Güllaç

Güllaçla haşır neşir olduğumuza göre ramazandı, kim bilir hangi ramazan. Güllacın katmanlı bir tatlı olduğundan bahsedip duruyorduk. Şeker, süt, fındık ya da ceviz, her şey kıvamında olmalıydı. Ne ilgisi vardı, tam olarak çıkaramıyorum şimdi, beyaz kağıt torbadan çekip aldığı yuvarlak nişasta kıtırını parçalamadan süt dolu kaba gömerken demişti galiba ‘kızım mutlaka bir mesleğin, gerçek bir altın bileziğin olsun…’

Burada sözü yarım kalmış olmalı. Hafif pelteleşmiş nişasta tabakası geniş cam tabağa yayılacak kıvama geldiğinden mi, kafasından tuhaf tuhaf başka şeyler geçtiğinden mi, zaten hep biraz tuhaftı, farklı konulara, boşluklara, zamansızlıklara atlamış olmalıyız onunla.

Yine bir ramazan günü, güllaç kokularının, pidelerin buhar ve renklerine karıştığı zamanlar yanı başımızdan ağır ağır geçip giderken bu eksik cümleyi hatırladım. Bu hatırlayışın nedeni basit bir tesadüfe dayanıyor. Aile ve Sosyal Politikalar Bakanı Fatma Şahin’in çalışan kadınlar için verdiği kreş sözüne. Gaziantep’te Şehit Aileleri Derneği’ni ziyaret eden Şahin, çalışan kadının yanında yer alacakları bir çalışmanın içerisinde olduklarını söylemiş, devletin vereceği sosyal desteğe vurgu yapmış. Dünya örneklerinden yola çıkarak yapmış oldukları araştırmalarda yeni kreşlerle beraber yeni istihdam alanlarının da açılacağını vurgulamış. ‘Sosyal devlet olarak çalışan kadının yanındayız’ demiş. Demiş demesine de bu kreş sözünün verildiği zamanlara denk düşen bir sırada Habertürk Gazetesi’nde çok ilginç bir araştırma sonucu yer aldı. Türkiye Ekonomi Politikaları Araştırmaları Vakfı’nın yaptığı araştırmaya göre Türkiye’de çalışan kadın sayısında geçen yıla oranla yaklaşık 500 bin azalma var. Bu sonuca göre ev kadını sayısı bir yılda yaklaşık 500 bin artarak 12.2 milyona çıkmış.

Kısacası bu gidişle kreş açmaya falan gerek kalmayabilir! Ve kadınlar dünyanın en zor işi olan ev kadınlığını tercih etmeye devam edebilirler. Elbette birçok nedeni olabilir bu artışın. Öncelikle, kadınlar iş arıyor ve bulamıyor olabilirler. İşverenlerin kadınlara güveni azalmış olabilir. Kadınlar gerçekten çalışmak istemiyor olabilir, vb…

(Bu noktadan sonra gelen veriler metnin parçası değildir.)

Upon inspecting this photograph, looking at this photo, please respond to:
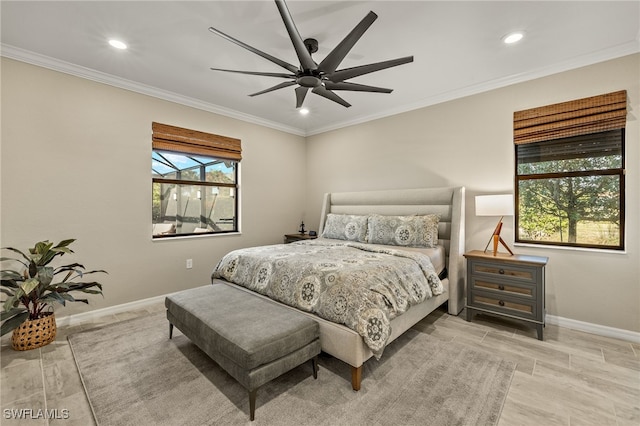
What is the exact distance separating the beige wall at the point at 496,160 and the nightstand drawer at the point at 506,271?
0.55 m

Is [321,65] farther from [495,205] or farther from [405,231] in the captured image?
[495,205]

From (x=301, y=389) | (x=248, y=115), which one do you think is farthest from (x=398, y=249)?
(x=248, y=115)

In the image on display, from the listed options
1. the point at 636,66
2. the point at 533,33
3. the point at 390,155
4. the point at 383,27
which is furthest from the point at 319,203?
the point at 636,66

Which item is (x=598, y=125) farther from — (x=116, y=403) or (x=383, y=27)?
(x=116, y=403)

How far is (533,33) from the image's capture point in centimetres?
246

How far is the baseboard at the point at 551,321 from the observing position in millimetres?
2689

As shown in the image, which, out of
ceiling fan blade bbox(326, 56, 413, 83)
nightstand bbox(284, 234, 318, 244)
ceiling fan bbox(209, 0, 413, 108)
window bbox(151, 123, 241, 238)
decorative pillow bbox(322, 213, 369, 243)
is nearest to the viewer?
ceiling fan bbox(209, 0, 413, 108)

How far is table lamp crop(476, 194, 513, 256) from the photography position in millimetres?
2961

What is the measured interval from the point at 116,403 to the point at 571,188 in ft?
14.7

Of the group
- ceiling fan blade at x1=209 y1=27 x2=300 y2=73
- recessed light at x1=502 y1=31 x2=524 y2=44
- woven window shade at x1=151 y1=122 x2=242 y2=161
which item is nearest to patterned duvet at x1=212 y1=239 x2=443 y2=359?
ceiling fan blade at x1=209 y1=27 x2=300 y2=73

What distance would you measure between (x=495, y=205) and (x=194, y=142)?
3.92m

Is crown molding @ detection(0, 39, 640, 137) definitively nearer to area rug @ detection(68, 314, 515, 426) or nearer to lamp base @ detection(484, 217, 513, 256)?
lamp base @ detection(484, 217, 513, 256)

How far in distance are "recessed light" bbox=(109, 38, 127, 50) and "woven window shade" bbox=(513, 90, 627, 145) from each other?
4185 mm

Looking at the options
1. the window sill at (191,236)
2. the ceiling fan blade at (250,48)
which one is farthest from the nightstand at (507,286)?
the window sill at (191,236)
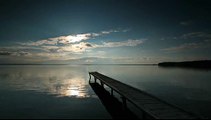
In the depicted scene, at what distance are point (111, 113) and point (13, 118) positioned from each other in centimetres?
653

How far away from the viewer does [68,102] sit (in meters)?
16.6

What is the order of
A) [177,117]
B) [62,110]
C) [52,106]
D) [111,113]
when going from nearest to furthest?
1. [177,117]
2. [111,113]
3. [62,110]
4. [52,106]

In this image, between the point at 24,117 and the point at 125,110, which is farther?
the point at 125,110

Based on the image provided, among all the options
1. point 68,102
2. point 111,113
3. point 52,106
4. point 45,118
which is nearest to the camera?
point 45,118

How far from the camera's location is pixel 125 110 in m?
13.4

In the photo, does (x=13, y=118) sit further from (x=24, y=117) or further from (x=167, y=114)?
(x=167, y=114)

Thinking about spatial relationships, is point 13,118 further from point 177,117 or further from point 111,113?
point 177,117

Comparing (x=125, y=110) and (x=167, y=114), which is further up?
(x=167, y=114)

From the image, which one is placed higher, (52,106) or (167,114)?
(167,114)

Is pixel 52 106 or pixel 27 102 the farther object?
pixel 27 102

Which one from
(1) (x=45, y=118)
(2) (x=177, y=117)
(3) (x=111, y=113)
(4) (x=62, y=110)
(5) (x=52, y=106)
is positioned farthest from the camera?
(5) (x=52, y=106)

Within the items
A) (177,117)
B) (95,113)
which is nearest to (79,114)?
(95,113)

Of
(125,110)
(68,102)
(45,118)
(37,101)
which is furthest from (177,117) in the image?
(37,101)

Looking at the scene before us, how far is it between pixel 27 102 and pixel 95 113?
724cm
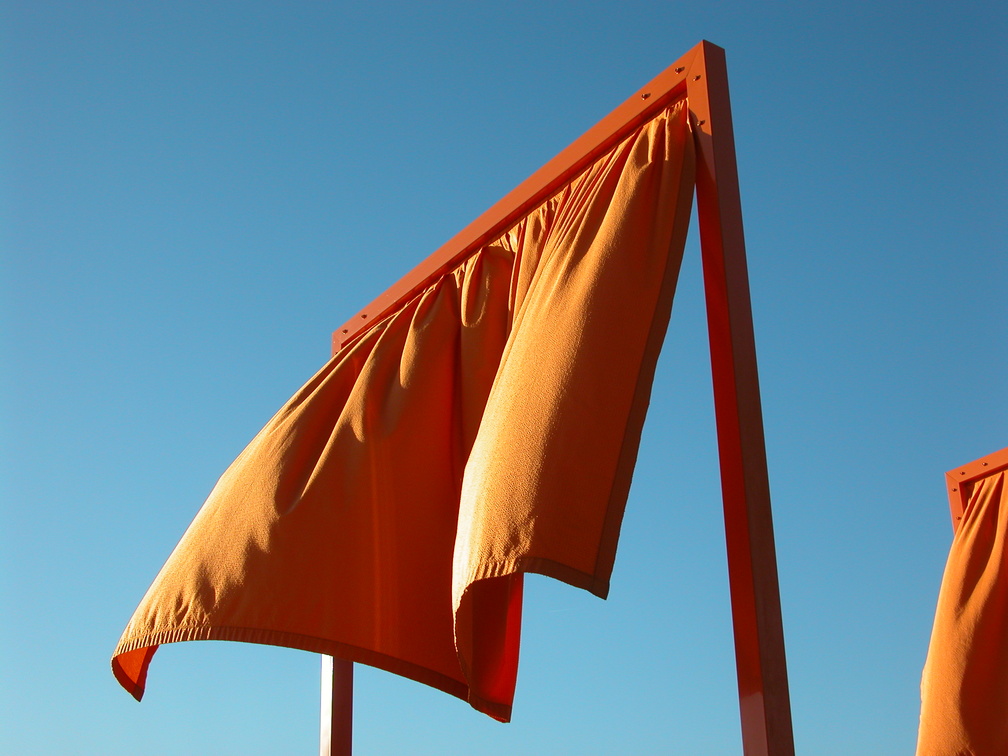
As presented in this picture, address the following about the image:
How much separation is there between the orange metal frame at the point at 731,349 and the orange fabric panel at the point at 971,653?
1178 millimetres

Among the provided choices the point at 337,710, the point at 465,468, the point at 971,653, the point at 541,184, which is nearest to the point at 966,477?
the point at 971,653

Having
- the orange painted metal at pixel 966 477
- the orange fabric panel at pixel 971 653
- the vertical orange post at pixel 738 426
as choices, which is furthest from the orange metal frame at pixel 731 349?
the orange painted metal at pixel 966 477

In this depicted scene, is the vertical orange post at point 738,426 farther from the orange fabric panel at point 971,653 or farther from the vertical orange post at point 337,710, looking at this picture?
the orange fabric panel at point 971,653

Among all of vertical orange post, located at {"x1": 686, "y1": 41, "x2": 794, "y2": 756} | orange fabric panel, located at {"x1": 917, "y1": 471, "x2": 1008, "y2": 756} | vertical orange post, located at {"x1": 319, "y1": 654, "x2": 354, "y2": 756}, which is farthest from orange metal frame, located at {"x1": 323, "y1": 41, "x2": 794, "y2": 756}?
orange fabric panel, located at {"x1": 917, "y1": 471, "x2": 1008, "y2": 756}

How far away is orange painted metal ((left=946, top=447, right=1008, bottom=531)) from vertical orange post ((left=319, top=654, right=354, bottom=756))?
1.51 metres

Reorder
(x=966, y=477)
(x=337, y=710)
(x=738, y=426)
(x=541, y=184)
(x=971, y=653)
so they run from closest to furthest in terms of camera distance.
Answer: (x=738, y=426), (x=541, y=184), (x=337, y=710), (x=971, y=653), (x=966, y=477)

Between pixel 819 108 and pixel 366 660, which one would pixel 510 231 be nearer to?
pixel 366 660

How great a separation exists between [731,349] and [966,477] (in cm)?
162

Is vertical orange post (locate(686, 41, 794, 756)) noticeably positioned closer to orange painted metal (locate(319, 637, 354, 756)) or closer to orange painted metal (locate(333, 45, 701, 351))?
orange painted metal (locate(333, 45, 701, 351))

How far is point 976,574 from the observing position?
7.10 feet

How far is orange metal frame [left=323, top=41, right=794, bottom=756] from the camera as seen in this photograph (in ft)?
3.16

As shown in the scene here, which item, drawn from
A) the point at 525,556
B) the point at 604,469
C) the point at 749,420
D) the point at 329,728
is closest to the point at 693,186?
the point at 749,420

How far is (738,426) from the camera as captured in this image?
1062 mm

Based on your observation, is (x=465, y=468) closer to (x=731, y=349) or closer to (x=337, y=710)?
(x=731, y=349)
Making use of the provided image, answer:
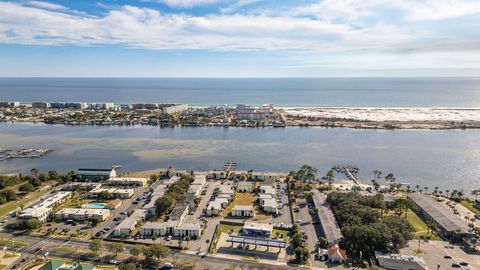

Ancak çok net bir gerçek var: Son yıllarda Şahin’in tabiriyle söyleyecek olursak ‘sosyal’ devletimiz kadınları cins cins muhazakâr politikalarla evlere yönlendiriyor, bunu hepimiz biliyoruz. Şahin’in iyi niyetli bir politikacı olduğunu bilsem de bunu yazmak durumundayım. Zira iş onun iyi niyetini aşmış durumda. Kürtaj rezaleti ortadayken, kendisinden ‘aman efendim bunlar muhafazakâr politikaların işleri değildir, zaten ileri demokrasi bunu gerektirir’ tarzında tuhaf açıklamalar yapan pişkin ‘erkek’ meslektaşlarına karşı net bir duruş sergilemesini beklemek çok mu gereksiz kaçardı?

Gereksiz kaçmazdı. Söz konusu edilen ileri bir demokrasi anlayışıysa hayır, kaçmazdı.

Ama sorun da burada zaten. Demokrasinin algılanış ve dayatılış biçiminde.

Tam da burada asıl sorularım şunlar: Bir kadına üç çocuk doğur diyen bir devlet yapısı kreşle bu işi çözebilir mi? Gücünü cinsiyetçi kutuplaşmalardan alan bu sistemin içersinden nitelikli, güvenceli işi olan altın bilezikli kaç kadın çıkabilir? Kadın istihdamı denilen o şey şimdiki erkek egemenliğinin yarattığı bu sert, tek yanlı, tek sesli fırtınadan korunabilir mi? Yoksa istenen ucuz kadın emeği midir? İstenen sadece bu mudur?

Dedim ya güllaçtan buralara geldim. Her şeyin katmanlı ve kıvamlı olması gerektiğinden. Bir de oradaki o eksik kalmış cümle var ya onun yüzünden. Onu tamamlamak benim işim olsun bu ramazanda. ‘Kadınlara yaşamlarına yön verebilme şansı verilmeli.’

Ve bunun için de erkekler, sermaye ve devlet iyi niyet ve açık görüşlülükle kadın emeğine hep birlikte sahip çıkmalı.

***

Bir yandan kadınlara kürtaj yasağı getir, bir diğer yandan sosyal devlet ayağıyla kreş şansı sun, bir gün onları tutuculuğun kuyusuna at, ertesi gün çalışanın yanındayız de. Bir tarafta ucuz emek peşinde at koştur, bir diğer tarafta… Oooo. Bu ne perhiz bu ne güllaç bulamacı.